Estoy almado | De aquellos remedios y sus curanderos
02/09/2023.- A la chinchamochina la conocí de niño. Es una planta cuyas hojas las colocaban en remojo, preferiblemente en un lugar donde recibieran los rayos del sol, hasta lograr un tono entre carmesí y vino tinto. También se podía cocinar en una olla. A uno lo bañaban con ese líquido para contrarrestar las ampollas de la lechina.

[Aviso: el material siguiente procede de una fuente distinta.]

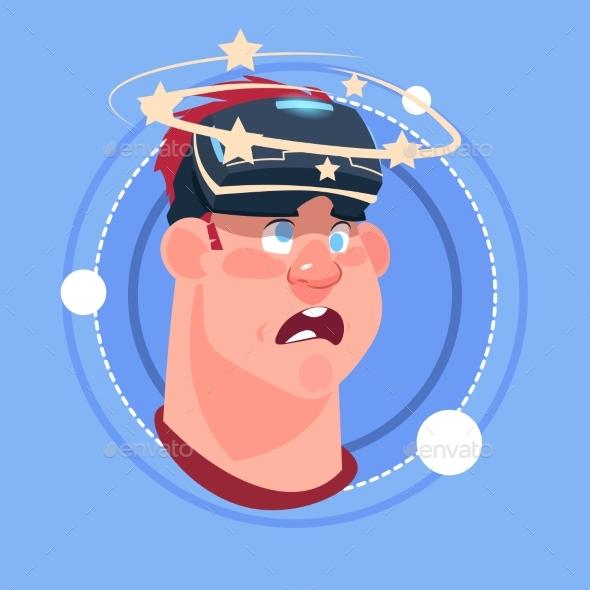 Man Dizzy Male Emoji Wearing 3d Virtual Glasses - People Characters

Luego, había que tomar varios vasos de remolacha sin azúcar, uno tras otro, hasta que te repugnara. Creo que de ahí viene mi aversión a ese tubérculo rosáceo.
Atacar las paperas era otra cosa. Mi abuela Petra me colocaba alrededor del cuello unas láminas de hojas de plátano (sí, las mismas que se usan para las hallacas) previamente sancochadas. Con los ojos cerrados rezaba con sus manos puestas en mi garganta, y, con un guaral, me colgaba en el cuello una llave santificada que debía llevar todo el día y, si era posible, también en la noche mientras dormía.
Si había un raspón leve o una herida que necesitara desinfectarse, te vertían en el punto de dolor un chorro de agua de hoja de mango sancochada. Tenía que estar fría o debía dejarse "al sereno", que era como decir al aire libre durante toda una noche. Esta receta era útil hasta para aliviar las lesiones del viejo perro de la casa.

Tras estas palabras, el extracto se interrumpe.